Our answer is yes. This is about informed choice. Here are the consequences of being in one delivery system versus another. You can decide if that is important to you or not, but here is the answer. But in terms of tracking those events, it is considerably more challenging, because we know there will never be claims data available to track that information. But we have gotten a commitment to basically use a combination of administration data and medical records review to try to begin getting a handle on what is really going on. We are going to try to coordinate with HCFA to learn what they have learned.

But this issue of, so you have decided to go to the record, which one, is one we are going to face as well.

DR. COHN: I want to make a comment or two, and then a question. First of all, Kathy, I want to thank you. You've got a wonderful panel. I am actually a guest of this work group, and I think we could spend the whole day going through these discussions. I'd like to question each of you after your presentations.

I hear a lot of frustration in the room. I think there will probably continue to be an ongoing frustration when there are such different ways of dealing with health care issues. There is the payment process. It seems to have nothing to do with the quality process, as best I can tell. I would also observe that until that somehow emerges a little better, I think there is going to be a lot more frustration in this room.

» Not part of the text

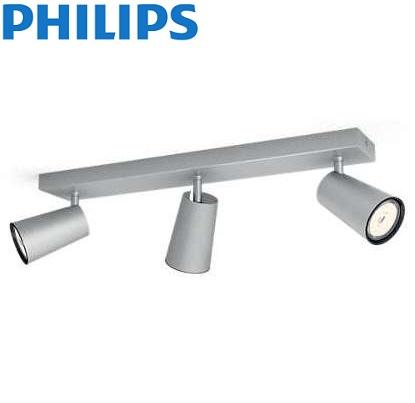 trojni-led-spot-reflektor-philips-3000k-sivi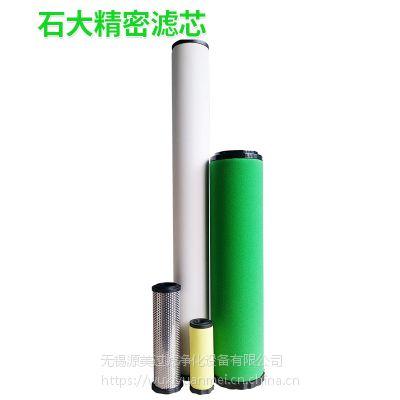 台湾石大滤芯替代系列 台湾石大精密过滤器滤芯 TLH01045 TLP00341 TLQ00795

Now, moving to my question, I chair the subcommittee on standards and security. One of our main focuses recently has been the whole issue of different transactions. In many ways, HIPAA transactions are trying to deal in a standardized fashion, what you would describe as level one data. Jeff Blair, who is also on the committee, chairs the work group of computer based patient records, and that is a little bit of a misnomer, because it is really talking about issues around standardization of level two and level three data.

Now, I walked into this room thinking we would be talking a lot about level two and maybe some about level three data and the issues going on there. I would now ask you all, is the issue level one data, beginning to do that reasonably well? There are so many holes in that, that that needs to be the major focus for the next couple of years? Or are there things that we can do in level two and level three that can be of some help in the time between now and the time I retire, the next three, four, five years, based on your observations?

DR. COCITAS: I think it is highly variable. If you look at Kathy Coltin in Group Health and a couple of other places, you are probably looking very differently than at the kind of health plan that I had experience with. That was a response to your question.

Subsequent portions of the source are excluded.